Unfortunately, it seems like 4A Games and Deep Silver have fallen into a retailer incentive trap and their inability to figure out a solution - especially for digital download on PC where it's not even necessary - is leaving a few of the series' most hardcore fans feeling left out. Basically, there's a hardcore mode separate from the difficulty called Ranger Mode. It disables the HUD, makes resources even more scarce, and plays with enemies and damage to make things tougher. Sadly, Deep Silver saw fit to make this a pre-order incentive that will cost you $5 to access on day one if you don't pre-order - yep, even on Steam, where the "retailer" doesn't even care whether people pre-order or not. Considering that the game's official site calls this the "way the game was meant to be played" and it was included without charge in the first game, it's tough to blow off this issue. There's more I want to say, but it kind of goes beyond the scope of a review of the game itself; suffice it to say that the score you see at the bottom of this review was negatively affected by this Ranger Mode fiasco.

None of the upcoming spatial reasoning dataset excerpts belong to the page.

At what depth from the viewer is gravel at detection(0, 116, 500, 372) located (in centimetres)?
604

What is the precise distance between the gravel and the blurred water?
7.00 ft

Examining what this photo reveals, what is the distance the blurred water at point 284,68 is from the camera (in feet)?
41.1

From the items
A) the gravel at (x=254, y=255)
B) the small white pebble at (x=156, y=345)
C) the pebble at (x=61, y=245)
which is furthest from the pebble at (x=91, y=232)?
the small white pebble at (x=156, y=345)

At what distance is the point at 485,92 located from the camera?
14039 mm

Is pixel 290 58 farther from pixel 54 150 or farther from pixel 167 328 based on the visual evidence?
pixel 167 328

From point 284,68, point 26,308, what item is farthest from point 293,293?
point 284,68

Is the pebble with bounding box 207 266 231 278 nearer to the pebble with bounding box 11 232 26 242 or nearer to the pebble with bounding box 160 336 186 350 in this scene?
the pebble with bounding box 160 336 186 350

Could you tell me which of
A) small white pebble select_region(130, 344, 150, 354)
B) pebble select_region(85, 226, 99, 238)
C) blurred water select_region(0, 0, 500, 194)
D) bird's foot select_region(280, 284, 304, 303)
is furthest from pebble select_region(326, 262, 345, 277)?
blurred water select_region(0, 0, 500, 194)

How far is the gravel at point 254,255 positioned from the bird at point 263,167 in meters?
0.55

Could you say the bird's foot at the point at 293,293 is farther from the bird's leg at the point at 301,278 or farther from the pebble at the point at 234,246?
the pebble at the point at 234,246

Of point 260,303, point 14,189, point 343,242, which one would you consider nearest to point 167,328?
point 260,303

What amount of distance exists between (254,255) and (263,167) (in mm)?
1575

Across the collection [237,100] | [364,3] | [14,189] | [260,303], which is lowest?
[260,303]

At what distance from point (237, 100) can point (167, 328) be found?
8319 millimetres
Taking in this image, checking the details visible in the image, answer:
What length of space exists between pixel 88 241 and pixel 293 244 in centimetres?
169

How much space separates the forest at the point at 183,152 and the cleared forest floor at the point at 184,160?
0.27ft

But the game's still going to get a good score, because this issue does not ruin Metro: Last Light at all. It's still a fantastic game that follows in the footsteps of great Russian-style FPS games before it, and the added polish, fantastic visuals, and supernatural story elements help keep things fresh. The Ranger Mode thing really burns me, but despite that, calling Last Light anything less than excellent game simply because of that, to me, ignores the developers' years worth of commendable effort in making a game that plays big but still feels a little bit indie. And as we move into the next generation of consoles and publishers continue pushing out games that are so expensive to make that they're a failure when they sell "only" 5 million copies, games like Last Light are going to be more important than ever. Once in a while, I talk about how a game should serve as an example for other developers to aspire to, and I'm going to go ahead and call this game one of them. It's not because of its amazing gameplay or awe-inspiring visuals - Last Light isn't quite that good - but it's rare for studios nowadays to make games with expensive-feeling production values without pandering to the lowest common denominator of gamer. If that's a concern you've been having about recent games, then I recommend you give Last Light a shot.
Just be ready to spend $5 if you want to play the game in its toughest mode, since you won't be able to pre-order it and get it for free by the time you read this review.
Disclaimer: This review is based on pre-release code provided by the publisher over Steam.